Source document

Wednesday, May 27, 2009

keep candles handy





i-D magazine: april 2009
photographer: vanina sorrenti
stylist: marina burini
model: alana zimmer

i want to know why alana zimmer is ranked #36 on models.com and someone like ubah hassan is at #32! don't wanna hate on ubah and i give her all the props and love i give to all the canucks but seriously....one campaign and barely no runway presence the past show season. i don't get it. meanwhile alana has dkny, anne klein, gaultier jeans, and top shop to name a few. plus the gajillion editorials she's done for all those directional european magazines and even lading the covers for numero and vogue russia, annnddddd a runway mileage that would put a lot of working girls to shame. and seriously...this editorial is fucking bananas. not as bananas as the one where she looked like the virgin mary for numero a few years ago, but almost as ridiculously good. if models.com had a "most underrated" ranking, alana would be number one. and hold that spot for as long as daria held her number one top female model position. which was a long ass time.

Saturday, May 23, 2009

alexander mcqueen timeline: 1994-2009










its been fifteen years since alexander mcqueen's debut collection, and despite all the praises and criticisms, mcqueen's renegade sensibility that fuses romance, history, violence, and macabre gothicism has produced some of the most potent visual imagery of modern fashion.
mcqueen first caught the attention of the fashion world when isabella blow, the late fashion editor with a knack of launching the careers of new designers bought mcqueen's central saint martins MA graduate collection in its entirety. in the beginning, there was a raw, aggressive, and confrontational aspect in mcqueen's work that culminated in his now infamous "highland rape" collection for autumn/winter 1995 that was based on the exploitation of scotland at the hands of the british empire. with its torn tartan plaid and ripped lace paired with his signature "bumbster" pants, mcqueen was criticized for what editors perceived to be a misogynistic treatment of the sexual violation of women. despite of all the negative publicity, or maybe because of it, the attention brought to light that underneath all the showmanship and theatricality of mcqueen's shows, there was a saville row trained master tailor who's technical abilities was far more mature for a designer who was barely in his twenties and a talent that deserved to be noticed.

Exercise data
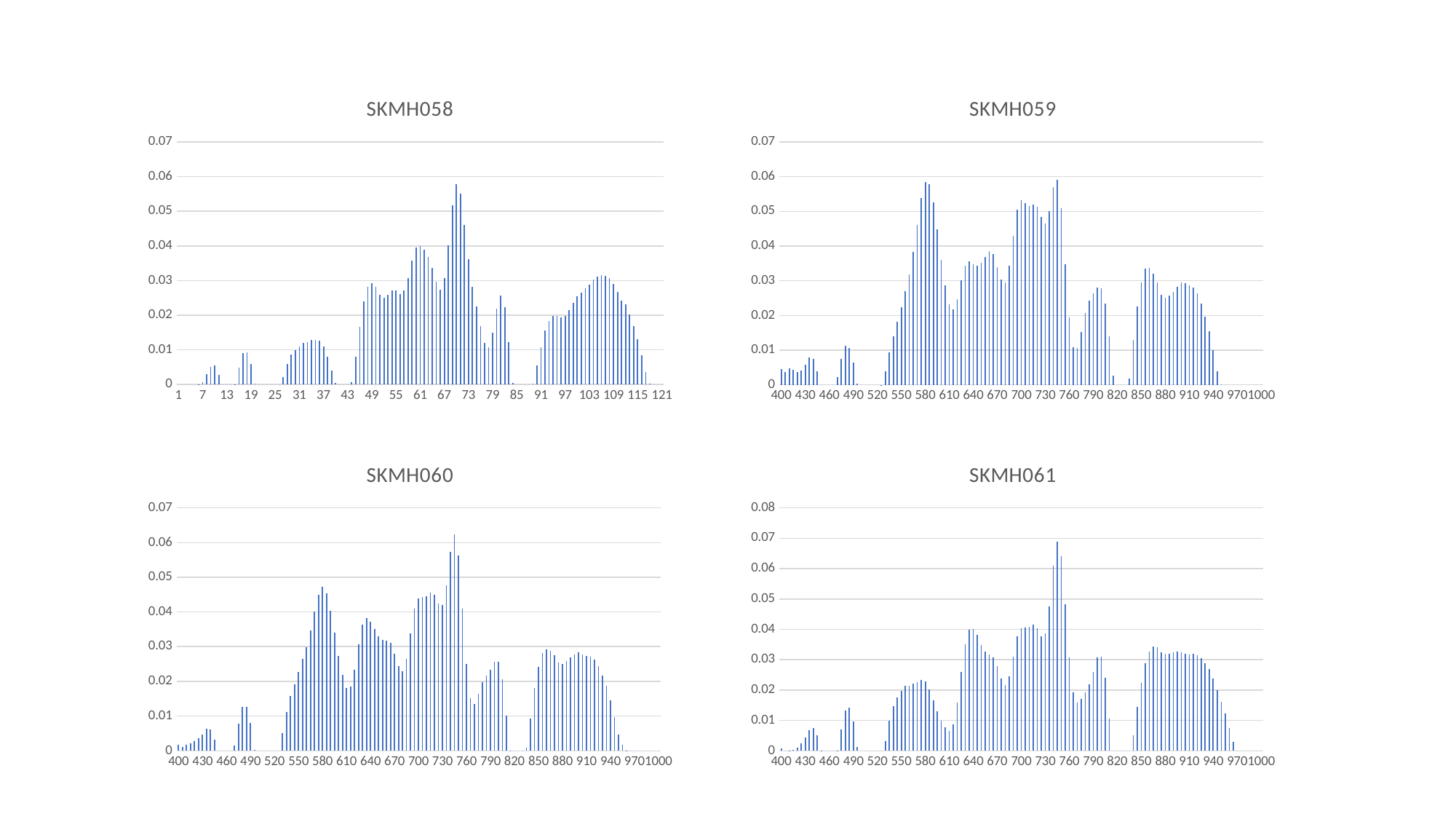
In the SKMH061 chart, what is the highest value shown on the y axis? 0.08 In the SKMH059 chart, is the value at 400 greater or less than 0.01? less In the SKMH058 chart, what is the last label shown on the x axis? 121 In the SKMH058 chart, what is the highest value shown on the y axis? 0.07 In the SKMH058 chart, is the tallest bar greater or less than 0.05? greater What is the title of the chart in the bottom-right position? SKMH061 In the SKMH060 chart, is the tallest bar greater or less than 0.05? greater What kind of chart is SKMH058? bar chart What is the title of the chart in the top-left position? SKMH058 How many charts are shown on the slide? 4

Your task
In the fashion blog posts, who bought Alexander McQueen's Central Saint Martins MA graduate collection in its entirety?

Response area
Isabella Blow, the late fashion editor, bought it.